To eliminate this inconvenience, there has been proposed a gradation correcting method free from the influence of in-plane variation caused by devices, in Japanese Patent Laid-Open Publication No. 2001-260407. In this method, gradation toner patches for forming gradation correction data and an array of patches in the direction of the rotating shaft of the photosensitive drum which are of the same color and with the same output value for grasping in-plane variation are formed in a gradation correction chart, and the densities of all the above patches are measured. Then, in-plane variation is grasped based on obtained information on the densities of the patch array, and based on information on the in-plane variation, density information on the gradation toner patches is corrected by the amount of deviation of the density due to the in-plane variation, whereafter a LUT for object colors is formed based on the corrected density information.

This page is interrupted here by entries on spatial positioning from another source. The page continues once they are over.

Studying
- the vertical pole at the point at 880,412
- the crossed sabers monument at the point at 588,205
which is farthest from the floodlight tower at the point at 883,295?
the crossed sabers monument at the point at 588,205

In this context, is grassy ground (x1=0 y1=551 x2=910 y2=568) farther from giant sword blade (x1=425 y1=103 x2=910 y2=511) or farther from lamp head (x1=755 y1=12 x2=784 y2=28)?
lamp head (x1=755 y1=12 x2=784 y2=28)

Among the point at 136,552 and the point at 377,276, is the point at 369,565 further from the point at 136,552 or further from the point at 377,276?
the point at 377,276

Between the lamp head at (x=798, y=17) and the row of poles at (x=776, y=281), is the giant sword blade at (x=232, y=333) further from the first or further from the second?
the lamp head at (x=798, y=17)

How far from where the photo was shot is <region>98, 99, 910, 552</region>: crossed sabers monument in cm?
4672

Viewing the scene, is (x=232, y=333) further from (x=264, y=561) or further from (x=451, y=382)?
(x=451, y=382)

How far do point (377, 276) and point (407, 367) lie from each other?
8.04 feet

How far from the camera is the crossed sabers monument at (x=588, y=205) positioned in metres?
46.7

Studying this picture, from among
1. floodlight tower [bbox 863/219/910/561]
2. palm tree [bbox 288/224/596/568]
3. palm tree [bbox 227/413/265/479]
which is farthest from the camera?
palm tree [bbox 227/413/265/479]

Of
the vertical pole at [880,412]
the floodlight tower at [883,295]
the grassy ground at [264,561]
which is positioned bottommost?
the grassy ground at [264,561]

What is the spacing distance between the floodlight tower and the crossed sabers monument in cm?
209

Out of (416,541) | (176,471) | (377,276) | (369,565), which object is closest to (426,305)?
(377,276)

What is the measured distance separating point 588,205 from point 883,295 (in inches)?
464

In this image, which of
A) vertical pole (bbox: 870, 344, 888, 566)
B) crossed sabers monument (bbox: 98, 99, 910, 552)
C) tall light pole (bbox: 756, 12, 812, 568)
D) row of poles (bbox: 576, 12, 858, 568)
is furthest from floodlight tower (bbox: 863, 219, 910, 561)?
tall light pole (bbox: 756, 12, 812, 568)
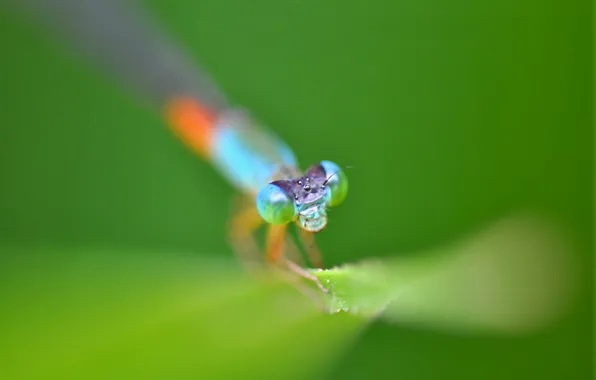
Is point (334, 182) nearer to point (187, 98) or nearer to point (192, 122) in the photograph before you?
point (192, 122)

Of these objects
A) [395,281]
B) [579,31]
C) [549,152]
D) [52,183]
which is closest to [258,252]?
[52,183]

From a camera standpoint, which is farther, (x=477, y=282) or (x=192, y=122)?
(x=192, y=122)

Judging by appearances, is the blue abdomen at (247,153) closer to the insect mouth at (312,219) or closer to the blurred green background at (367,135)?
the blurred green background at (367,135)

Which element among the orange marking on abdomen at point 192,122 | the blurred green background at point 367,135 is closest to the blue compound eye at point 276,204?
the blurred green background at point 367,135

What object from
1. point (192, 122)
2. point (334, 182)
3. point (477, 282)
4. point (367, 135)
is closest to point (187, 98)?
point (192, 122)

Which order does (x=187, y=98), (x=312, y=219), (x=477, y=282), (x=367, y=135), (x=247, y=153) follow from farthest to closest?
(x=187, y=98) → (x=247, y=153) → (x=367, y=135) → (x=312, y=219) → (x=477, y=282)

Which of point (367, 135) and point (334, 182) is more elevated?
point (367, 135)

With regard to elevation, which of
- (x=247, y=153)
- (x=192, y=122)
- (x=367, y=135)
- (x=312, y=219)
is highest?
(x=192, y=122)
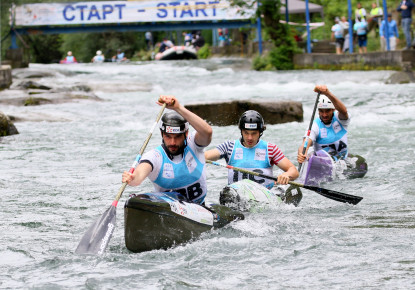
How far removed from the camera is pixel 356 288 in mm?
5500

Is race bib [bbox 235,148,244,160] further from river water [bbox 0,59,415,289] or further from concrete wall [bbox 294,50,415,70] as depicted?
concrete wall [bbox 294,50,415,70]

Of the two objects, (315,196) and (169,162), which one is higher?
(169,162)

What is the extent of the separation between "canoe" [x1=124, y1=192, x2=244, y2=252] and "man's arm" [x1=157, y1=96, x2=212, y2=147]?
56 centimetres

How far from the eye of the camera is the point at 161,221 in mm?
6348

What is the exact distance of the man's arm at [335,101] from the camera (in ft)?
30.2

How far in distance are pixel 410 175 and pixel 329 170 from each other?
125 centimetres

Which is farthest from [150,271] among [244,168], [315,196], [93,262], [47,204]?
[315,196]

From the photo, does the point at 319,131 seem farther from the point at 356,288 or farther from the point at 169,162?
the point at 356,288

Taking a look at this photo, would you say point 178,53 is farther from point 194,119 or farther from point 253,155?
point 194,119

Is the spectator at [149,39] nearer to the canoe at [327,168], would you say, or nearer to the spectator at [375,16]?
the spectator at [375,16]

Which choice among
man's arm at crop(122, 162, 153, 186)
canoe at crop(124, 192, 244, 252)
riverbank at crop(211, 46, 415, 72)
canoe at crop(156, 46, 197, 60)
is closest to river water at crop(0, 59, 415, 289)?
canoe at crop(124, 192, 244, 252)

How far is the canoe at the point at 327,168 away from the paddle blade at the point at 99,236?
4082 mm

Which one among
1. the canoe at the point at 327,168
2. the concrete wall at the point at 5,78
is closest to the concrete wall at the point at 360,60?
the concrete wall at the point at 5,78

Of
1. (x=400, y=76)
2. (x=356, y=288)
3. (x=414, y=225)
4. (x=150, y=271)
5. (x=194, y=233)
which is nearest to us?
(x=356, y=288)
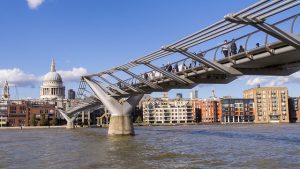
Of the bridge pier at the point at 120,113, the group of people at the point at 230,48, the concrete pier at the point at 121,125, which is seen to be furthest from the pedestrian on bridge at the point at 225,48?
the concrete pier at the point at 121,125

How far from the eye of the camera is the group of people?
28.0m

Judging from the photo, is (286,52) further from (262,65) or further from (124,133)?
(124,133)

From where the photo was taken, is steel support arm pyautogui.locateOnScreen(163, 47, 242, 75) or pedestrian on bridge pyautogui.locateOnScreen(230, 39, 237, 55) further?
steel support arm pyautogui.locateOnScreen(163, 47, 242, 75)

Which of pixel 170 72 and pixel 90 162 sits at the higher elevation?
pixel 170 72

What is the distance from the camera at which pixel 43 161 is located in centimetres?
3105

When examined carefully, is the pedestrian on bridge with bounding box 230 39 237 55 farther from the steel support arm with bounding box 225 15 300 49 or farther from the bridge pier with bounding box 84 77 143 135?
the bridge pier with bounding box 84 77 143 135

However, the method disclosed in Japanese Patent Laid-Open Publication No. 2001-260407 cannot accurately grasp information on in-plane variation contained in secondary-color patches in the correction of gradation correction data of secondary colors, and therefore it is impossible to perform gradation correction free from the influence of the in-plane variation. For example, when a LUT for a light tone is formed, since toner patches are formed only by the light toner, the LUT can be accurately formed by eliminating the influence of the in-plane variation by the method disclosed in Japanese Patent Laid-Open Publication No. 2001-260407. However, toner patches formed by using the light toner and a dark toner include in-plane variation due to an image forming section of the dark toner and in-plane variation due to an image forming section of the light toner, which makes it impossible to form an accurate LUT without taking both the in-plane variations into account.